How To Use Data Engineering Projects To Push Your Skills To The Next Level

Bob Wakefield
Data Driven Perspectives
6 min readFeb 12, 2022

--

These days it seems like every online coding class has “real world” projects for you to complete. The projects that I have seen that are available are not impressive by my standards.

When I created Fundamentals Of Database Programming, I wanted to make sure I didn’t create the standard substandard projects that other instructors were giving their students.

Those of you who continue to profess a belief in Udemy will receive the standard substandard training, which will result in your eventual elimination.

In my opinion, as a data engineering apprentice, having projects that mirror the real world is critical to your professional development. This is especially true if you haven’t landed work yet.

There might be a gap between when you finish training and when you’re hired. Use this period to expand on the information you learned in class.

Projects should come AFTER you have completed the class. You’re not even allowed access to my projects until you have completed the class and demonstrated mastery of the material.

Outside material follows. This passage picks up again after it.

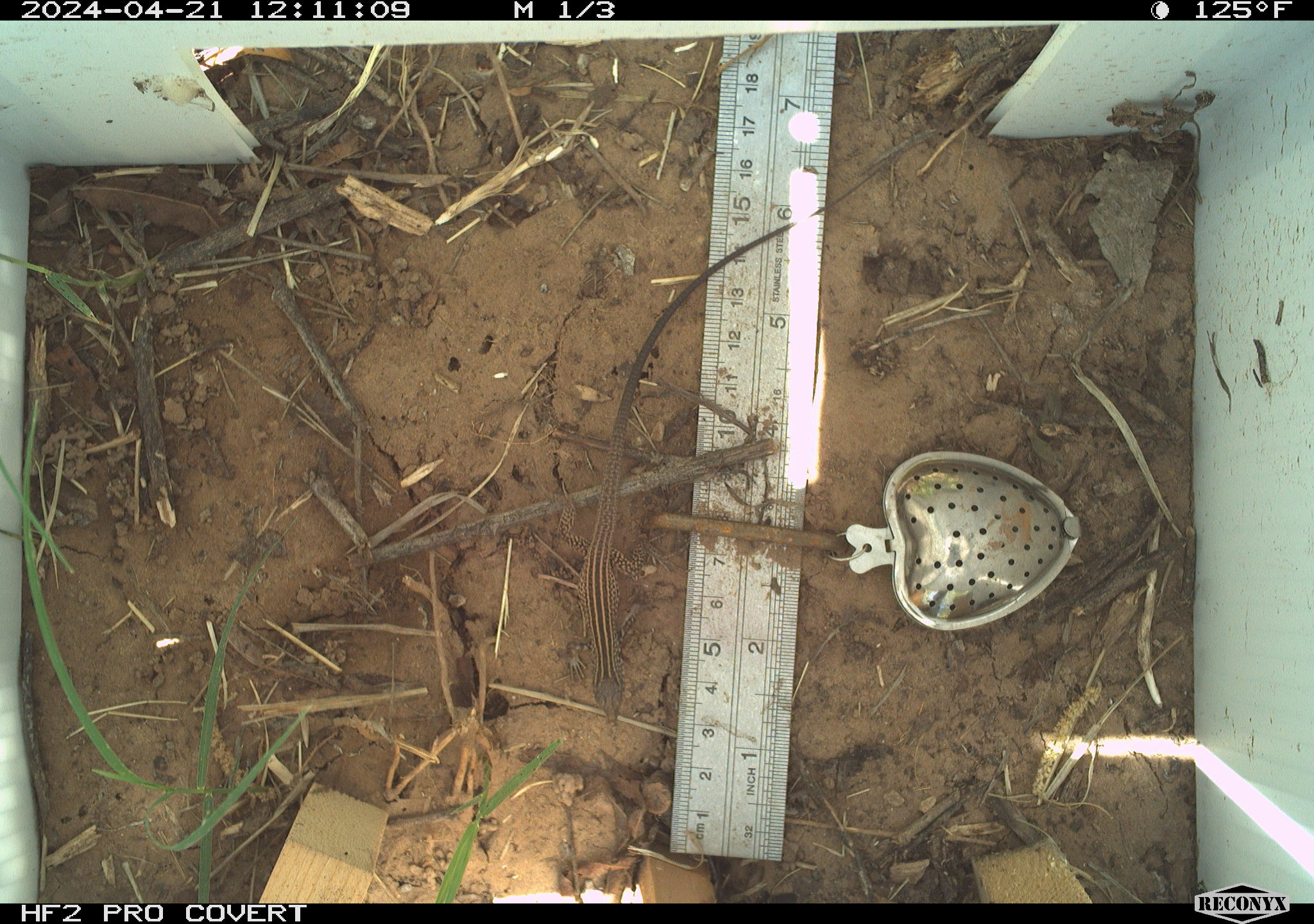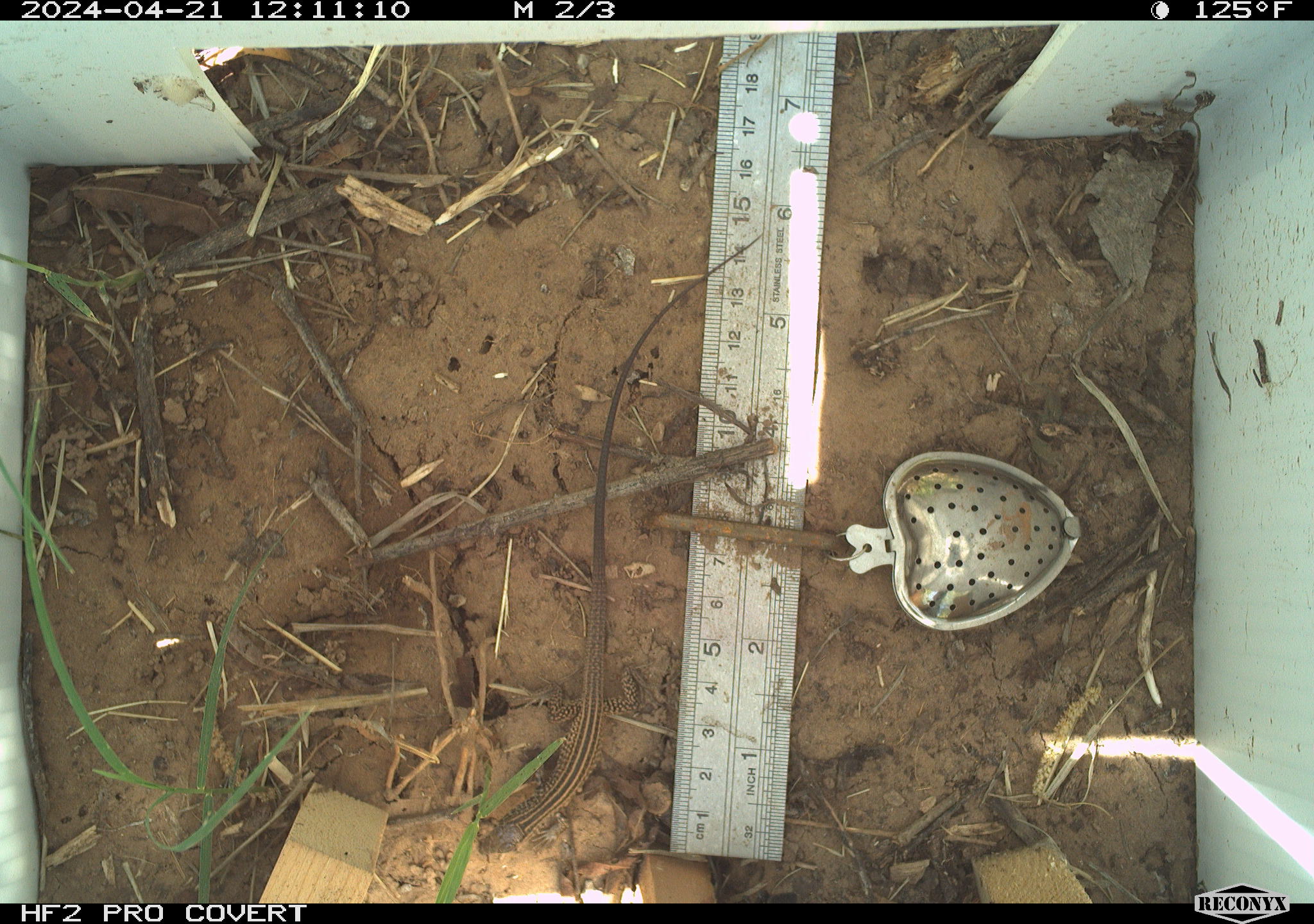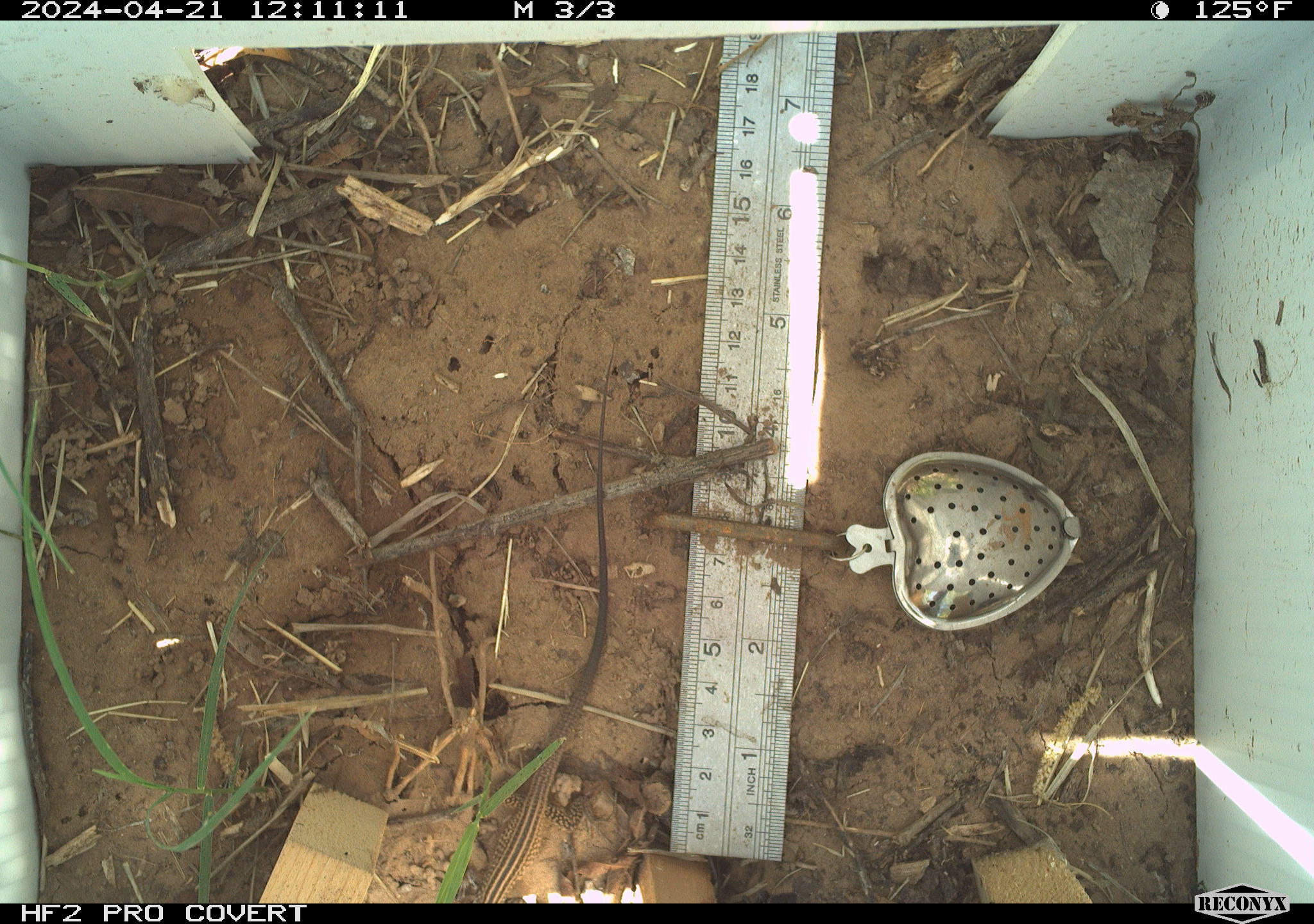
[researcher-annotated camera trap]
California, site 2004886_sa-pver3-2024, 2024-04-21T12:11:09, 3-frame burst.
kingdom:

My goal is to produce fully qualified entry level data engineers. Project work is part of that educational process. All throughout DENG 100, I teach from the perspective of the real world. However, most of the early homework is simplistic as it should be. Even the later more challenging work is often done in a perfectly clean environment and queries are written in isolation independent of larger systems which is certainly not real world. However, I do these things for pedagogical reasons and make the appropriate tradeoffs between real world scenarios and practical teaching tool.

However, in the real world, data is messy. Environments are messy. You’re not going to get a lot of direction on projects because you’re a fully qualified data engineering professional. You’ll be expected to use your skills and intelligence to synthesize solutions in uncertain environments. That’s the job. My projects reflect this reality.

My projects, which I call data engineering challenges, have the following characteristics:

1. They are literally real world. It’s either a replicated version of something I’ve built for a client or part of a project I’m currently working on. The really interesting ones are projects that are problems that I haven’t cracked.

2. They are projects that exists within a business context.

3. They are structured like the business requirements you’d get on the job.

4. There are NO specific instructions that tell you how to do things. You have to build the solution using your unique approach.

5. They go beyond what is taught in class. Just like in the real world, you’ll have to use resources like Google and Stack Overflow to get the job done. Many challenges come with additional training.

6. They range in difficulty from beginner to legendary. Some can be done on your local machine. Some you may want to spin up a cloud service to complete. Some might make you question your life choices.

DENG 100 vs Those Other Guys

Below is an example of one of my data engineering challenges.

Project Description

Automate the acquisition of a SFTP server public key fingerprint

Doing the work necessary to determine if your SFTP connection is secure without having access to the host key is annoying. The process can and should be automated.

Business Requirements

Create a process whereby you automate verification of a host key based on its fingerprint.

Project Resources

The following information may help you in your task.

Test SFTP Server

Python — pysftp / paramiko — Verify host key using its fingerprint

I never solved this problem. Good luck. We’re all counting on you.

So how DO you use projects to push your skills? By doing the following.

1. Get your GitHub repo set up and put all of your work in there so it can be showcased later. The goal here is to create a portfolio of work.

2. Make sure you finish the coursework before you tackle any project. Remember, a project is something you do AFTER you’ve trained.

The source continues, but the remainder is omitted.